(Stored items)
╔══

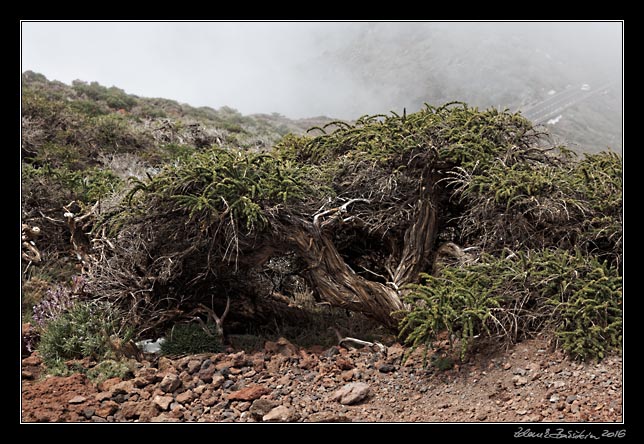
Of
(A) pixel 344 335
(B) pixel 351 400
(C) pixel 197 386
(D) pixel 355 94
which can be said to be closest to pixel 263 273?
(A) pixel 344 335

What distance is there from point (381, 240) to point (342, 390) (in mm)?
2505

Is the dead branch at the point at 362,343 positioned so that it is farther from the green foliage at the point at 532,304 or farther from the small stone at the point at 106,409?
the small stone at the point at 106,409

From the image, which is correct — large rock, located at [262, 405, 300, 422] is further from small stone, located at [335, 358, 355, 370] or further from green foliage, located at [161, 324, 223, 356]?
green foliage, located at [161, 324, 223, 356]

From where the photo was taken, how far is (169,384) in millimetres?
4500

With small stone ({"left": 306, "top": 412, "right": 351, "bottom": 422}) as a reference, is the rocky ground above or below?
above

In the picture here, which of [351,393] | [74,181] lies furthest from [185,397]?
[74,181]

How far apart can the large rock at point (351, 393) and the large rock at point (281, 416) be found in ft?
1.30

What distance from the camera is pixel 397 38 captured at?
10206 cm

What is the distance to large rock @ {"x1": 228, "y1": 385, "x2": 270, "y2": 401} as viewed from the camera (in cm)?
437

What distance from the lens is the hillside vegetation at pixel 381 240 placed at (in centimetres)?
468

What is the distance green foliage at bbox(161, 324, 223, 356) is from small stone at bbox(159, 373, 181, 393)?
0.78 meters

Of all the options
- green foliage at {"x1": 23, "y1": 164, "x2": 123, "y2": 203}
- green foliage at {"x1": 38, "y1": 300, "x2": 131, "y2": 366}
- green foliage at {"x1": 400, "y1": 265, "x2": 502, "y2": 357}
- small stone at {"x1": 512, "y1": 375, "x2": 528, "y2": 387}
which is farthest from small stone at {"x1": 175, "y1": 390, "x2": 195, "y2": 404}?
green foliage at {"x1": 23, "y1": 164, "x2": 123, "y2": 203}

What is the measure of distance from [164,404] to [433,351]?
2142 millimetres

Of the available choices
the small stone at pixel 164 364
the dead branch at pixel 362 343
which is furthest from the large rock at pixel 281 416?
the dead branch at pixel 362 343
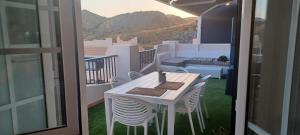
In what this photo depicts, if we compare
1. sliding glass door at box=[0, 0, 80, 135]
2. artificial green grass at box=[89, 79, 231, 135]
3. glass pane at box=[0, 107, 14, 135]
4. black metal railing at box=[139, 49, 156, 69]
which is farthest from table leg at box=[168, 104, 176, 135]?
black metal railing at box=[139, 49, 156, 69]

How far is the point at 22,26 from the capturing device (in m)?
1.11

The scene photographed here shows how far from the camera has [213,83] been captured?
19.8 feet

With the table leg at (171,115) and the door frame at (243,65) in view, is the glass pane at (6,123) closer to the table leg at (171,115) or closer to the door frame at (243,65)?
the door frame at (243,65)

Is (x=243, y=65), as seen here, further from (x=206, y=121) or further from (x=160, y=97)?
(x=206, y=121)

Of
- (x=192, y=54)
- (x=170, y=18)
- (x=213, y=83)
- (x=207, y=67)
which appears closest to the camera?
(x=213, y=83)

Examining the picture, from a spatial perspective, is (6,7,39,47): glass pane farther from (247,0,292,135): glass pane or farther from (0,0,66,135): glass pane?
(247,0,292,135): glass pane

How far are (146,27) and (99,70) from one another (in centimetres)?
629

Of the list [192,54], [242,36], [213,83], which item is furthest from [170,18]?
[242,36]

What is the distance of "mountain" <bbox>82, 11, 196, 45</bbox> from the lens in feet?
31.4

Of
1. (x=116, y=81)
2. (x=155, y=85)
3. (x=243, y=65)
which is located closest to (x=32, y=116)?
(x=243, y=65)

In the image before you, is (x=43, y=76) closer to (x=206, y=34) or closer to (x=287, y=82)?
(x=287, y=82)

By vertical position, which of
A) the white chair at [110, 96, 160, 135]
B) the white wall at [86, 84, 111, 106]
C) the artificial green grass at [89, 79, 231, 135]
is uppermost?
the white chair at [110, 96, 160, 135]

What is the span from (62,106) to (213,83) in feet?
17.3

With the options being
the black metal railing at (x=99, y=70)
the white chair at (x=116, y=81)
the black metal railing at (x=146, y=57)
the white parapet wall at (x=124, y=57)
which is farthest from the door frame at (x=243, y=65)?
the black metal railing at (x=146, y=57)
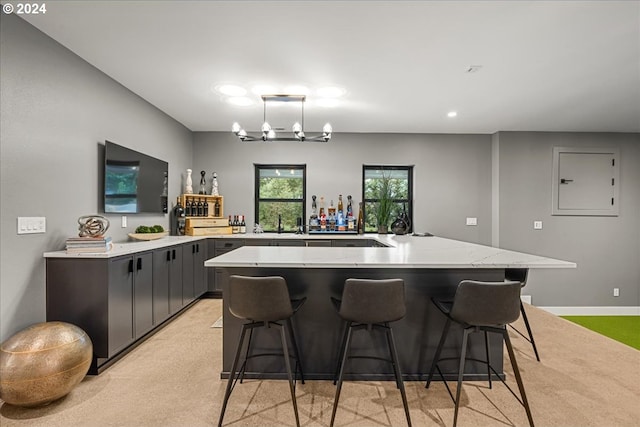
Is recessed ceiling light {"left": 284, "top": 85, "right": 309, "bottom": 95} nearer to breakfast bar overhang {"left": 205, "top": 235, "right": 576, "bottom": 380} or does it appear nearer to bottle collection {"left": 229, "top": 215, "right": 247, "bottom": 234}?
breakfast bar overhang {"left": 205, "top": 235, "right": 576, "bottom": 380}

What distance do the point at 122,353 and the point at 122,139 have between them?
2.11m

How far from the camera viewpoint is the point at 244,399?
201cm

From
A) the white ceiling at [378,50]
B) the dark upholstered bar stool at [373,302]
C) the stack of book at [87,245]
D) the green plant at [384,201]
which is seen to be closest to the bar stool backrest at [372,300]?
the dark upholstered bar stool at [373,302]

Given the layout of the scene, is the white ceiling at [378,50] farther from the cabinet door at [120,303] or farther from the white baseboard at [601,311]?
the white baseboard at [601,311]

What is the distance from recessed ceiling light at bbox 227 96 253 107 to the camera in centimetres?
343

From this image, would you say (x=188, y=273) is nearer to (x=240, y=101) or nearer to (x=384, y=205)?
(x=240, y=101)

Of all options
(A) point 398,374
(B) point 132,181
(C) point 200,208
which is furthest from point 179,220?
(A) point 398,374

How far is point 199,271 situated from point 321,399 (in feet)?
9.09

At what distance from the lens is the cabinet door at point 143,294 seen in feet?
8.80

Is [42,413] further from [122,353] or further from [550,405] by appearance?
[550,405]

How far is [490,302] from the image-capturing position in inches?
68.4

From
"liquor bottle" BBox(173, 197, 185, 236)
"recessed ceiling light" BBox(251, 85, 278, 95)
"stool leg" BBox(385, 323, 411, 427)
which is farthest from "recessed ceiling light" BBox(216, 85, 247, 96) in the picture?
"stool leg" BBox(385, 323, 411, 427)

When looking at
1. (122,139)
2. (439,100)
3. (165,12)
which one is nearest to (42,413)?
(122,139)

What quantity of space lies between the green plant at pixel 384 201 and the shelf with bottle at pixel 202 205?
251 cm
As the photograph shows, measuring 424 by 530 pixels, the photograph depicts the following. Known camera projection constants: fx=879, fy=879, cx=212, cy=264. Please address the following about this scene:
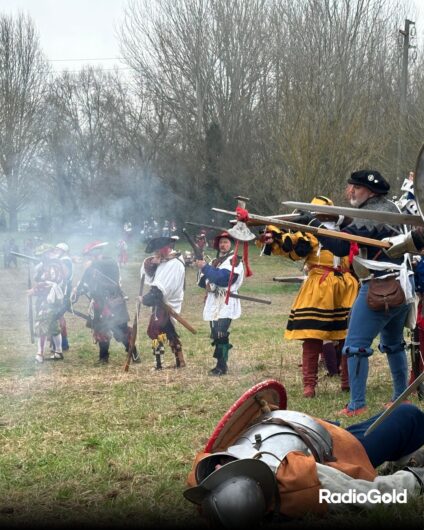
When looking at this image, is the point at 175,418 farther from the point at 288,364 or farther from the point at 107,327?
the point at 107,327

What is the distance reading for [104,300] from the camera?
11273 mm

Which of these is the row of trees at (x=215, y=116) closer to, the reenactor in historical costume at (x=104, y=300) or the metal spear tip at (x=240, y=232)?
the reenactor in historical costume at (x=104, y=300)

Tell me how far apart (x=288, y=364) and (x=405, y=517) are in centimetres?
581

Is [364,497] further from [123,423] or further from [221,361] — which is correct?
[221,361]

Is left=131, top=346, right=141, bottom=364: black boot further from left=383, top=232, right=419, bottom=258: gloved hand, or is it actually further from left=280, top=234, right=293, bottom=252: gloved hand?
left=383, top=232, right=419, bottom=258: gloved hand

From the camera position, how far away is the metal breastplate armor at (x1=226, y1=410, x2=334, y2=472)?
12.3 feet

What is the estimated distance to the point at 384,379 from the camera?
322 inches

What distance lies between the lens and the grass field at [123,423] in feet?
14.1

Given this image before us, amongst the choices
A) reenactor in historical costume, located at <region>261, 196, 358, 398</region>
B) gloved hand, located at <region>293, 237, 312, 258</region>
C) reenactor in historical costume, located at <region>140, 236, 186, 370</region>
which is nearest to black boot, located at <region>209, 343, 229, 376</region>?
reenactor in historical costume, located at <region>140, 236, 186, 370</region>

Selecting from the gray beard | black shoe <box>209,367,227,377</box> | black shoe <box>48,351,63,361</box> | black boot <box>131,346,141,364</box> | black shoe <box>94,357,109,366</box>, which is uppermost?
the gray beard

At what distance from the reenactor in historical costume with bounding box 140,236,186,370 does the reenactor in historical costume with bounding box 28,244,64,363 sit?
1.84m

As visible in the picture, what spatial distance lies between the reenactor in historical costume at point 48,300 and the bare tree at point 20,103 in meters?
2.45

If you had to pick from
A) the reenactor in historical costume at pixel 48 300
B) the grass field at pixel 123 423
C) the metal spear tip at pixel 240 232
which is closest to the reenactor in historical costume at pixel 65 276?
the reenactor in historical costume at pixel 48 300

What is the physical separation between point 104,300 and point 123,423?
4.87m
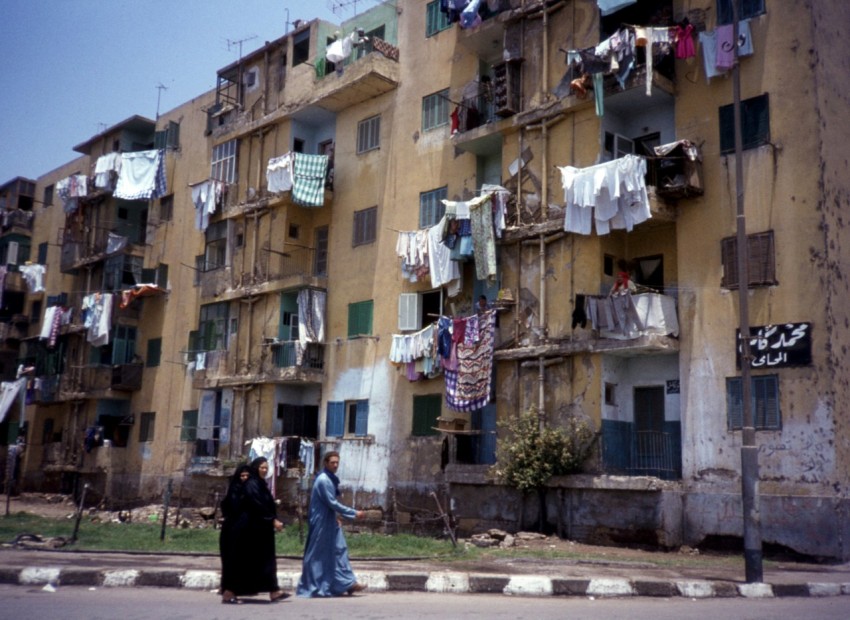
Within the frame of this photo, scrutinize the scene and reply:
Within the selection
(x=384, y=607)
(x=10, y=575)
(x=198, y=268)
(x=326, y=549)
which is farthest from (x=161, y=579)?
(x=198, y=268)

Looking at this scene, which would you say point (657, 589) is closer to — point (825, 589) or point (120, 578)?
point (825, 589)

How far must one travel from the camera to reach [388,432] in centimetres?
2700

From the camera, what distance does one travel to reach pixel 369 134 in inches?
1176

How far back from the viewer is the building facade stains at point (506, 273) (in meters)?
19.4

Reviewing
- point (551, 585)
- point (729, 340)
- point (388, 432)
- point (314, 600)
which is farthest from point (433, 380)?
point (314, 600)

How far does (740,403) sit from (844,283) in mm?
3364

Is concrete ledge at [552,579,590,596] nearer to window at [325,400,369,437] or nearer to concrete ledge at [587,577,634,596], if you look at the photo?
concrete ledge at [587,577,634,596]

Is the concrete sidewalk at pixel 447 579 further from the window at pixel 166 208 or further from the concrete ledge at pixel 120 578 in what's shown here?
the window at pixel 166 208

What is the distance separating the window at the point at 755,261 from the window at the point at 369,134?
1304 cm

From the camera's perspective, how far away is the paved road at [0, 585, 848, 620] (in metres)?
8.77

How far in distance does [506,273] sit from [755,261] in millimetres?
6782

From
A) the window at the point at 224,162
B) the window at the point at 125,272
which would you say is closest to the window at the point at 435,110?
the window at the point at 224,162

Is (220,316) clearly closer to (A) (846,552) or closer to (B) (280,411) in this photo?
(B) (280,411)

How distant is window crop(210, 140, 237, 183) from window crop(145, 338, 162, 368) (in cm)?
751
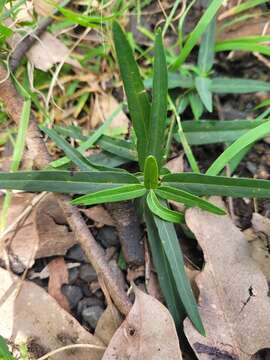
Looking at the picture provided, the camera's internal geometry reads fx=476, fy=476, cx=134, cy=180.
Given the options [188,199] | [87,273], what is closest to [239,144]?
[188,199]

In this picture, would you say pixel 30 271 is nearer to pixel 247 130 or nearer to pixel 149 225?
pixel 149 225

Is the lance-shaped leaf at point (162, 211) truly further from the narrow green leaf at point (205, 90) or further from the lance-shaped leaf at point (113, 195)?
the narrow green leaf at point (205, 90)

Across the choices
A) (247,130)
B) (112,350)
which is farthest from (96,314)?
(247,130)

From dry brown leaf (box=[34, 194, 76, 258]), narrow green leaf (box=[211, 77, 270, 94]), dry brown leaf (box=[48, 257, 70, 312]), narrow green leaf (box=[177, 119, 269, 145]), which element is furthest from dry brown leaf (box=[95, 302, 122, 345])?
narrow green leaf (box=[211, 77, 270, 94])

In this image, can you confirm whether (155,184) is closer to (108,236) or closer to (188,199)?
(188,199)

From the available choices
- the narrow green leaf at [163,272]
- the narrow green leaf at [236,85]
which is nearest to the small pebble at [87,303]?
the narrow green leaf at [163,272]

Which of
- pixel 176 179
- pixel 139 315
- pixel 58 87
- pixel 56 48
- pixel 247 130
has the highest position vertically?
pixel 56 48
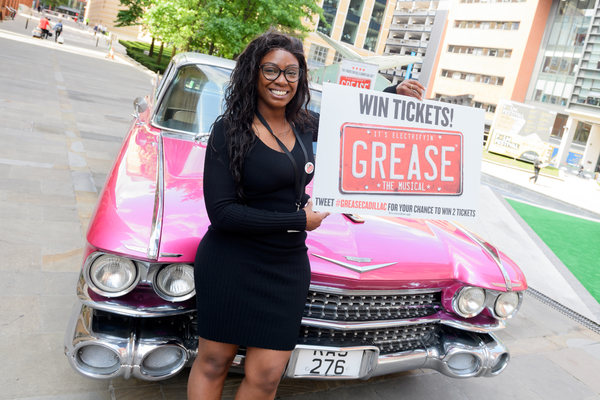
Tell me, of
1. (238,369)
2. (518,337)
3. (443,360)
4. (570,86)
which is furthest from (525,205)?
(570,86)

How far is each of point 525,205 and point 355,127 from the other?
10.9m

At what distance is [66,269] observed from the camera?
147 inches

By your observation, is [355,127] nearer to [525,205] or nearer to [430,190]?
[430,190]

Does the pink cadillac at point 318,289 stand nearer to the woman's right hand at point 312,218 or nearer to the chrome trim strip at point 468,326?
the chrome trim strip at point 468,326

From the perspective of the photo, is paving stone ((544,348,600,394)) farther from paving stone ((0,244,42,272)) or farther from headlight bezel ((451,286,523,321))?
paving stone ((0,244,42,272))

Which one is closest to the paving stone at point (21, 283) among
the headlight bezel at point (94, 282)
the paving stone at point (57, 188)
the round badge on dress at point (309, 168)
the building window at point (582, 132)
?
the headlight bezel at point (94, 282)

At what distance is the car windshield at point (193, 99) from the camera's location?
3.54m

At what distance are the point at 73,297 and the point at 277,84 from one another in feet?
7.98

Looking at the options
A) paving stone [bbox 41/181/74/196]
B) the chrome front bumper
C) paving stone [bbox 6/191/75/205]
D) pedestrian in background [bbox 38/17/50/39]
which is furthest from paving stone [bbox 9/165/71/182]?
pedestrian in background [bbox 38/17/50/39]

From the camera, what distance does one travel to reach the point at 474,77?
5622 centimetres

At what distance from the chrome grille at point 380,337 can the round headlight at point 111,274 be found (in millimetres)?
857

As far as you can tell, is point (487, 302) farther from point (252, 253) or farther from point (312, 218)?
point (252, 253)

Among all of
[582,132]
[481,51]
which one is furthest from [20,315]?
[481,51]

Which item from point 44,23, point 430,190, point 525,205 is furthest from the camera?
point 44,23
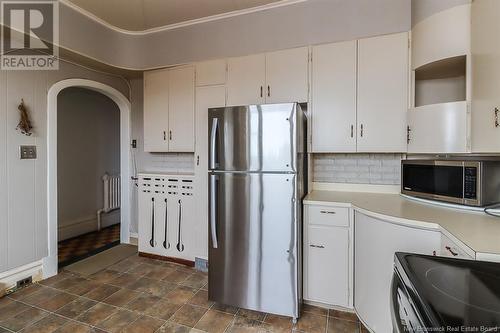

╚══

Repeat everything from the line containing "At what distance from the chrome" down to the end of the rows, with both ends included. Leave the pictures out of your answer.

At what distance from the chrome grille at point 380,337 can the round headlight at point 111,274 be found (in millimetres)?
857

As far as you can tell, is point (487, 302) farther from point (252, 253) or farther from point (312, 218)?
point (252, 253)

Among all of
[582,132]
[481,51]
which one is furthest from [20,315]?
[481,51]

Which item from point 44,23, point 430,190, point 525,205 is furthest from the camera?
point 44,23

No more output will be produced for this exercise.